TASK PROMPT> In the passage below about joining Every after years of self-employment, list every question the writer's puzzled friends ask.

GIVEN PASSAGE>

I didn’t need a job. Yet I decided to trade freedom for a monthly paycheck again when I joined Every in February full-time to lead tech consulting and write.
My friends are puzzled. Isn’t the course making more money than ever (despite what the prompt engineering haters say)? What will it be like having a boss after five years of self-employment and six years building a company before that? Don’t you remember vowing to never take another job?
My answer is that it’s the best time in history to join a company. AI has made it easier to build new products, but it hasn’t made it easier to find customers. Entrepreneurship has arguably gotten harder. Deploying AI within a company that’s already working beats building the fifth version of a product that nobody will use. Plus, you can learn things inside a company that never get shared on X.
Making money the hard way
On paper, I had it made. I had no boss, could work from anywhere, and made money while I slept. The reality is that solo is harder than it looks.
I make money from my online course because I spent many sleepless (and unpaid!) nights working with GPT-3 for years before ChatGPT was released and AI went mainstream. I gave up lucrative data science retainers to take on AI projects, slashed my day rates 75 percent, and even worked for free, because I was excited by the potential and wanted to learn.
I could have never predicted that any of this would pay off, and I also can’t predict when it will end. Sometimes I worked on the course every day, other times I went months without updating it, and nothing seems to make a difference to revenue. I’ve created two other AI courses— both flopped. Passive income may sound great, but it is a fickle beast.

SUPPLIED RECORDS>
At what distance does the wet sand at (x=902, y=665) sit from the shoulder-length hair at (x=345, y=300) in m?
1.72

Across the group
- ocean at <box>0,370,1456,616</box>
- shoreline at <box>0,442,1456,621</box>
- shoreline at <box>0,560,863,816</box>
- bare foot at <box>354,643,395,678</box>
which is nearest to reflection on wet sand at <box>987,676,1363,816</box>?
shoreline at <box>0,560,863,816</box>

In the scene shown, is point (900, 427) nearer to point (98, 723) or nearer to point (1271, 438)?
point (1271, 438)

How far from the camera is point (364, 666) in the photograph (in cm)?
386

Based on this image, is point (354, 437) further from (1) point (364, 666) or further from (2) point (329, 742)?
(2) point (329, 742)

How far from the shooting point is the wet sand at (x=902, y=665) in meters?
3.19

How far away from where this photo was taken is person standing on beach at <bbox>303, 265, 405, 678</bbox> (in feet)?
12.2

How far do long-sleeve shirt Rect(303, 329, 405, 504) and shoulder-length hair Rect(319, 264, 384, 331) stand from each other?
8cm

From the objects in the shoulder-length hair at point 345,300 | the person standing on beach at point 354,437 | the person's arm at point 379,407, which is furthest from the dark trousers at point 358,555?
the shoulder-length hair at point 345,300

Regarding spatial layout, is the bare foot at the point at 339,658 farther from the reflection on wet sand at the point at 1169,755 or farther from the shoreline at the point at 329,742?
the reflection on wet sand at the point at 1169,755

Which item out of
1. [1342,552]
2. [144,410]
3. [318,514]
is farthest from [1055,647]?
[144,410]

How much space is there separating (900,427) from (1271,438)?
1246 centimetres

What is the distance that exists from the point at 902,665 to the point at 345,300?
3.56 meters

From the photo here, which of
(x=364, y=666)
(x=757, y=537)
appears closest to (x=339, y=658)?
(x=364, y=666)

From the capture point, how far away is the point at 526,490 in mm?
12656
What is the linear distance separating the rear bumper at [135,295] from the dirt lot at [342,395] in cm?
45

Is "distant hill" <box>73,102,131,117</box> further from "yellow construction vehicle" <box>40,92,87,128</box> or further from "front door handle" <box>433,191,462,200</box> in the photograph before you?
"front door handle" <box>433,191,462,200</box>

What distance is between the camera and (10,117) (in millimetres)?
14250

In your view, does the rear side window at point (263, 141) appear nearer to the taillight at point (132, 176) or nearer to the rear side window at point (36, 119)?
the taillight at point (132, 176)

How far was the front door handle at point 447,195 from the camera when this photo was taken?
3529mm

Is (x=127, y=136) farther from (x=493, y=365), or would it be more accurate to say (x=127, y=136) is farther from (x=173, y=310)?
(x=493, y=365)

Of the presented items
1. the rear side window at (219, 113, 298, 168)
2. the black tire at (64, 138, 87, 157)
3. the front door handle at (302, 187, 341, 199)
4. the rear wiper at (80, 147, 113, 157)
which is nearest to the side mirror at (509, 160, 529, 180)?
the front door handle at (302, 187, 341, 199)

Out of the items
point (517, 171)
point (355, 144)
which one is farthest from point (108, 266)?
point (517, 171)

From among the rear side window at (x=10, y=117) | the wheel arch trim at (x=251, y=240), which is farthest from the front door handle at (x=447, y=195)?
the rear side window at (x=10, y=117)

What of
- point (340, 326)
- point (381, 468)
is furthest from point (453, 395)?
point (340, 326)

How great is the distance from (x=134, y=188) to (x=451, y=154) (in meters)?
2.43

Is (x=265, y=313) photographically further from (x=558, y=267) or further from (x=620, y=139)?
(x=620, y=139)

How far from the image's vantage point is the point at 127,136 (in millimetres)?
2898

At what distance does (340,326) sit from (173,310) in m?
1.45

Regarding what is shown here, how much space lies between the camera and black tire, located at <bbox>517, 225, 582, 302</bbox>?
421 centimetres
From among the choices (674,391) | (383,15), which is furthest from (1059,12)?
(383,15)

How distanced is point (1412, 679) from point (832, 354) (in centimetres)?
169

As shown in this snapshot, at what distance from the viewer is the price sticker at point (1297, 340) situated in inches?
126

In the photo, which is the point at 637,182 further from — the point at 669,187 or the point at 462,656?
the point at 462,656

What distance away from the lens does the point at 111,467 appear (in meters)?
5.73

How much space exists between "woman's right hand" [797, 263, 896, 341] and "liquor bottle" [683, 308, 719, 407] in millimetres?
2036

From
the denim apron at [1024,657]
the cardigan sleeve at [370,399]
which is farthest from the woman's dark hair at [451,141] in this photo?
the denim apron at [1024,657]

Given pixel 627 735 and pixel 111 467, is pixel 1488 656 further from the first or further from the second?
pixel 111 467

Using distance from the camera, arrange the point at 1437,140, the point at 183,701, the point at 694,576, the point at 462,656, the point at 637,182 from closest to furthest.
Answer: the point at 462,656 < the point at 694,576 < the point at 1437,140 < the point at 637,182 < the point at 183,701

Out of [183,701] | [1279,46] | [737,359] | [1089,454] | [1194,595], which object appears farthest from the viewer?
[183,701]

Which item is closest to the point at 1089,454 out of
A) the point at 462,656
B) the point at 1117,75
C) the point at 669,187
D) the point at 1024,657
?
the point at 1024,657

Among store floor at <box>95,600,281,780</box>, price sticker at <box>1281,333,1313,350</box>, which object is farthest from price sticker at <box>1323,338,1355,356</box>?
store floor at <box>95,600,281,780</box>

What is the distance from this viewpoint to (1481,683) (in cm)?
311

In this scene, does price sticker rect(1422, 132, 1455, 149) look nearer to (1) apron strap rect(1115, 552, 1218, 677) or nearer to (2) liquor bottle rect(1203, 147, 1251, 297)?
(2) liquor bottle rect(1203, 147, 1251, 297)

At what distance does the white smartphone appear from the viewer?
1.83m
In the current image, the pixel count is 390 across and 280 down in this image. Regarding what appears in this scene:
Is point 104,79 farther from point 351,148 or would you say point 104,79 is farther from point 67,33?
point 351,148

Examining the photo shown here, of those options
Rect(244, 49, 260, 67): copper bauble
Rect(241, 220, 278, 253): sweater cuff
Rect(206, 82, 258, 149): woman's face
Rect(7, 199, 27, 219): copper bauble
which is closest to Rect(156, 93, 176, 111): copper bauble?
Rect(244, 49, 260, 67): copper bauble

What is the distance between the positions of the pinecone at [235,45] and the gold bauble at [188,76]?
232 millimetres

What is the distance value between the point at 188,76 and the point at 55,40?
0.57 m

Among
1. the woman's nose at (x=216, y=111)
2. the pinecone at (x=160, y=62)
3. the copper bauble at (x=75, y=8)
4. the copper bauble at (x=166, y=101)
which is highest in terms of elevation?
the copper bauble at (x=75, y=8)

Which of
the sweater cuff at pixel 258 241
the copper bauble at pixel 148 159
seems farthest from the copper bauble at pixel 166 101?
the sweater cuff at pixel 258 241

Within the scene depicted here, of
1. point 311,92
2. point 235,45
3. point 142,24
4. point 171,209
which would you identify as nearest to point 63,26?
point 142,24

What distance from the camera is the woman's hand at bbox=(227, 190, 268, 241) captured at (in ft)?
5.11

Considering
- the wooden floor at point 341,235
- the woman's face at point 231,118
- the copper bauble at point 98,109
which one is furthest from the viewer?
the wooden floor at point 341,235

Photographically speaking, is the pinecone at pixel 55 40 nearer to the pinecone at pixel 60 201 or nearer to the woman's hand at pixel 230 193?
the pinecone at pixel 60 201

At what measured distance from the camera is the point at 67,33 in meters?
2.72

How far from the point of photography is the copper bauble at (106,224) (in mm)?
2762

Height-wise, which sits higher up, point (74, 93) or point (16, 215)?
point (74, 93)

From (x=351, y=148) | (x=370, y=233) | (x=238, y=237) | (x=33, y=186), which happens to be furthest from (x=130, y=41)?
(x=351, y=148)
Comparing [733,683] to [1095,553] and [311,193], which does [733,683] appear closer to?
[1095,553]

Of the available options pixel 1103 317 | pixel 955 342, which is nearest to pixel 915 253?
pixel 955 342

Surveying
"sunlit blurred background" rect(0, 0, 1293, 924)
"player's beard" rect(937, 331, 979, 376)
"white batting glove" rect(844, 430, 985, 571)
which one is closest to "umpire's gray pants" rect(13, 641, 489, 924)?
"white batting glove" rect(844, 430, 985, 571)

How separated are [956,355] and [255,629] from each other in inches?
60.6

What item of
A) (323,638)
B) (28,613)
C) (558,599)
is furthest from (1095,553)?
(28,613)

RESPONSE>
- Isn't the course making more money than ever (despite what the prompt engineering haters say)?
- What will it be like having a boss after five years of self-employment and six years building a company before that?
- Don't you remember vowing to never take another job?